2016/04/27

歴史上の人物は全員死んでいる

 『ヘイトフル・エイト』で何で登場人物が生き残ったりしないのかというと、おそらく誰もヒーローではないからだ。圧倒的な悪役も万能のベビーフェイスもいない。お話の軸になる人物がその時々で現れるだけだ。この世界観は残酷だろうか。ぼくはむしろチアフルだと感じた。すこし気が楽になる。

 もう死んでいる人は死んでいる。歴史上の人物は全員死んでいる。歴史、といって皆が名前を唱えられる人たちの話ではなくて、いやもちろん彼らも死んでいるが、特に名前入りで歴史に残ったりはしない人たちもまた、死んでいる、ということをぼくは時々忘れてしまうような気がする。南北戦争後のアメリカという辺境でどうにか一番マシな選択をして、つまりなにかよいことの芽を残すようにして、死んだ人たちがいる、ということが本当にあったかどうかは関係なく、すとんと腑に落ちたのは、本当に丁寧に作られた「つくり話」の効用なのだろう。こうなると忘れないような気がする。

 『ヘイトフル・エイト』の劇中にはいくつも「つくり話」が出てくる。厳密に言えば、話している本人以外にとっては本当か嘘かわからないエピソードを登場人物たちが話す。どれもアヤシイ。しかし観客には嘘だと断定する証拠もない。話している内容ではなく話し方で本当かどうかを見分けようと試みるしかない。わずかな痕跡を別にすれば、真偽を判別する根拠はその部屋の中にはなく、いま話している人物を見つめることになる。
 各々の必要に応じて、自分を殺させないようにするため、挑発して銃を手に取らせるため、初対面で(白人に)信用してもらうため、さまざまなエピソードが語られる。その風景は本当であれ嘘であれ一度は頭の中に思い浮かぶことになる。映画だからそのつくり話に沿ったカットがときおり提示されるけれど、というかそんなことを言い出したら全部つくり話だけれど、やはり実感として真偽はわからないままだ。だいたい、この話は嘘だと告白したところで、その告白が本当かどうかわからない。
 劇中何度か出てくる「リンカーンからの手紙」はよくて、本当であれ嘘であれ、いいな、と思う。それがこの映画全体のフィクションの楽しさと通じている。よくもわるくも説得力は真偽とは別のところにある。少なくとも「つくり話」の中では。

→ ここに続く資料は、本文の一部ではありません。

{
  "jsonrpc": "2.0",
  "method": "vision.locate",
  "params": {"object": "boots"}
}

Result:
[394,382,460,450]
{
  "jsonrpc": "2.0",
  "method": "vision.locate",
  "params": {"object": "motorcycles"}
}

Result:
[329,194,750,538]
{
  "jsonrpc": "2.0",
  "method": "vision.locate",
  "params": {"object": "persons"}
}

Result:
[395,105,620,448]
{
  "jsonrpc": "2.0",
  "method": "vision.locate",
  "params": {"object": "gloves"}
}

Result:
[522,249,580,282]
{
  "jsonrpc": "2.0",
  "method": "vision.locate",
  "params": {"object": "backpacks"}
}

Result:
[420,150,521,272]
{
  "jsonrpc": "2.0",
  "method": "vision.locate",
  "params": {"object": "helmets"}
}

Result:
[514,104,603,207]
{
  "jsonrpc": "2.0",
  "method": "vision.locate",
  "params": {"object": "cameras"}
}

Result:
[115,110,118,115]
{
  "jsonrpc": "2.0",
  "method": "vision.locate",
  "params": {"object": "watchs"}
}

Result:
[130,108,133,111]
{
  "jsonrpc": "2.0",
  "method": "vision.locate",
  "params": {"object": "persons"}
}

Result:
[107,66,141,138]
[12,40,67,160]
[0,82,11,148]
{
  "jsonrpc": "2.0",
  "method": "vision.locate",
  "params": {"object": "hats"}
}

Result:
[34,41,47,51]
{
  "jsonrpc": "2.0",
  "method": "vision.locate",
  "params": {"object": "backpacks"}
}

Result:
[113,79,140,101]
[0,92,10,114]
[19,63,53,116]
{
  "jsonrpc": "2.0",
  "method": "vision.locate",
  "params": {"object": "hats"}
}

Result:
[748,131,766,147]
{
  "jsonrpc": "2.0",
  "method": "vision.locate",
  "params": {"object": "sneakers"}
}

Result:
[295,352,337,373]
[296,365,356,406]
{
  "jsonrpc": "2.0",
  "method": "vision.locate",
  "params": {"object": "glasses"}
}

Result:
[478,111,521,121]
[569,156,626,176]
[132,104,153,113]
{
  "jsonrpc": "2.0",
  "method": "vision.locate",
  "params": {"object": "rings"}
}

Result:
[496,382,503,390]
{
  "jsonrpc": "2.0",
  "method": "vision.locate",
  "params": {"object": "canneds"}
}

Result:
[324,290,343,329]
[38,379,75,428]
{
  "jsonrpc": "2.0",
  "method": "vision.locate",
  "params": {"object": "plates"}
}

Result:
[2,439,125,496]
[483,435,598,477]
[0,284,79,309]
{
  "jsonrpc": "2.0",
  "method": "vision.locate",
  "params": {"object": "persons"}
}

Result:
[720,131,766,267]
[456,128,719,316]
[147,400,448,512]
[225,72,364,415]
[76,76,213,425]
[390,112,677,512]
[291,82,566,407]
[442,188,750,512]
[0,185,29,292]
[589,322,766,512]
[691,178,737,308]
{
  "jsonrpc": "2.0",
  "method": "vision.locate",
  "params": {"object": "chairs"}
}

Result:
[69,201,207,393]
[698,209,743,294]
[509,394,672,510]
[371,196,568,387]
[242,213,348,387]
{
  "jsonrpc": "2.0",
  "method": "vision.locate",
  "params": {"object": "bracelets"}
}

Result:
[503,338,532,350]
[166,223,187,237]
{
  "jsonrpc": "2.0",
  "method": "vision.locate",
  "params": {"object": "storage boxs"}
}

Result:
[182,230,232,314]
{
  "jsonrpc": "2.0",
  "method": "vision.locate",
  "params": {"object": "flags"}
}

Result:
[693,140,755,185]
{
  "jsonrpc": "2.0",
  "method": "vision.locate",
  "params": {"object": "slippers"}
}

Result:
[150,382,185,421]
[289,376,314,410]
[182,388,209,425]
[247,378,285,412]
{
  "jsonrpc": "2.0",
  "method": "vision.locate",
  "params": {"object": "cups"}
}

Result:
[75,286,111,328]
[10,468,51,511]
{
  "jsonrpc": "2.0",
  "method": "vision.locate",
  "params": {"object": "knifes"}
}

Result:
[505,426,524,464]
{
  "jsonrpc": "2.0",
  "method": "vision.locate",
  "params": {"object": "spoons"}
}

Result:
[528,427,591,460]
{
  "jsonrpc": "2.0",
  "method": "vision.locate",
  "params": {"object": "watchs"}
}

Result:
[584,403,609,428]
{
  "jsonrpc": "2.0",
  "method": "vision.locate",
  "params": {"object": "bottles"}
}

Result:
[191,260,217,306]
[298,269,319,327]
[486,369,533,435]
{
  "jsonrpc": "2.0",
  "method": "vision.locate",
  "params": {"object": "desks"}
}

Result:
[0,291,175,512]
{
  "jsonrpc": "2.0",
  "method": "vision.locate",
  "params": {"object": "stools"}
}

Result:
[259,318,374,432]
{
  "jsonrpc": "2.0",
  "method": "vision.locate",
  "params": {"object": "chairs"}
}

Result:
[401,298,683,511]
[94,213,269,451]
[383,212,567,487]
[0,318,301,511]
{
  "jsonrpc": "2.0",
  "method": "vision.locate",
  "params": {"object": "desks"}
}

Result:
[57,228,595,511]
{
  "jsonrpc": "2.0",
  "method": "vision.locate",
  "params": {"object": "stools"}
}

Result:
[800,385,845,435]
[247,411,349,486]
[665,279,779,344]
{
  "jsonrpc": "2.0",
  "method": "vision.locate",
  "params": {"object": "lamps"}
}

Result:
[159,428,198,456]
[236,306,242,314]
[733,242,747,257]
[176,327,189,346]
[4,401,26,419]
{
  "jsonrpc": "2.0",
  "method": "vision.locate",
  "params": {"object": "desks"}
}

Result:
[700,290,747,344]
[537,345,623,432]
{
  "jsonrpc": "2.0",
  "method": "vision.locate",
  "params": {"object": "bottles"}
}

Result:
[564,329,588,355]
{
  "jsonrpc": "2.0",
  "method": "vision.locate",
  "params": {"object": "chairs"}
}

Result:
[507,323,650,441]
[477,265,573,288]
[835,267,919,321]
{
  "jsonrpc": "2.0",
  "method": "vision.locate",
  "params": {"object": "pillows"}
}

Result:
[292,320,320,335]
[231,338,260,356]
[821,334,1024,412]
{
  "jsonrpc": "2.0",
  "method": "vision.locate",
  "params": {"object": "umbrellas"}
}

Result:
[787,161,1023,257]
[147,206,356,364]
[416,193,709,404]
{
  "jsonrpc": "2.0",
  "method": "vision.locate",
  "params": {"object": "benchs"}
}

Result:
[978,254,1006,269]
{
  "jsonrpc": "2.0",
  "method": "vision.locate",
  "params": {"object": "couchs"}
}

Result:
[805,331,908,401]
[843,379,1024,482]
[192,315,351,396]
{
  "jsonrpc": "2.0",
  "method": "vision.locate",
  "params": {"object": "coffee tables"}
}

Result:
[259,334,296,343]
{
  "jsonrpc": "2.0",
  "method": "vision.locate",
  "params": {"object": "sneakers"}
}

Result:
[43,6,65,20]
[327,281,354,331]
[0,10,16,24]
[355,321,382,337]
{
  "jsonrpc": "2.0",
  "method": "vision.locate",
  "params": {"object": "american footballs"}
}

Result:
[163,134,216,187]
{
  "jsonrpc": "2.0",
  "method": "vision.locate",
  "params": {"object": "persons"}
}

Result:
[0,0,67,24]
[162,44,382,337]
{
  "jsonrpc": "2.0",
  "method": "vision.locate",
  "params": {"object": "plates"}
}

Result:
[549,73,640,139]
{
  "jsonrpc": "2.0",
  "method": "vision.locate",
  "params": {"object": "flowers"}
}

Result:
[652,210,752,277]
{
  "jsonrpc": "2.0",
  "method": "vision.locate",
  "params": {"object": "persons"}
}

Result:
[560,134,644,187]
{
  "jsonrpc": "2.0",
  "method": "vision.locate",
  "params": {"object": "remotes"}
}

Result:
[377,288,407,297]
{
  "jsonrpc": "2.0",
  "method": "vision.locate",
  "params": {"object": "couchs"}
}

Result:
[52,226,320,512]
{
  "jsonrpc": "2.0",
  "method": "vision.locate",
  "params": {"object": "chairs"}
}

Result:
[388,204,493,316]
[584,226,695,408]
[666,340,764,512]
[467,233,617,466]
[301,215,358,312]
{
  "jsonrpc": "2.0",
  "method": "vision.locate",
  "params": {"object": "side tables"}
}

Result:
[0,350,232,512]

 余談だけど、最近『真田丸』を観ていて、人生ではじめてちゃんと大河ドラマを追いかけている。自分がおじいさんになったような気がしちゃう。実際自分や自分のまわりの人たちの人生がだんだん大河化してくるわけで、大河ドラマの大河さが少し身近になってくるということはあるのかもしれない。大河さってなんだ。「ヒューマン・ドラマ」ってなんだ。「J-ROCK」ってなんだ。
 閑話休題。ところで、歴史をくわしく知る人からしたら、この人たちがいつどこで死ぬか全部わかった上で、見るんだから、なんといったらいいか、すごいことだよね。当たり前なんだけど。これはこれで「歴史上の人物は全員死んでいる」感がある。そんなことがいちいち新鮮です。たぶん物語ではなくてものがたりかたを見ることになる。だから世間では演じ手が話題になりやすいのかもしれない。作り手も演じ手も史料のすくない人物をここぞとばかりに膨らませたりするのは楽しいだろうなあ。制約がある中で自由が威力を発揮しているのを見るのは愉快。
 もっともぼくはあの登場人物たちがいつどこでどうやって死んだか知らないんだった。ドキドキしながら歴史のお勉強。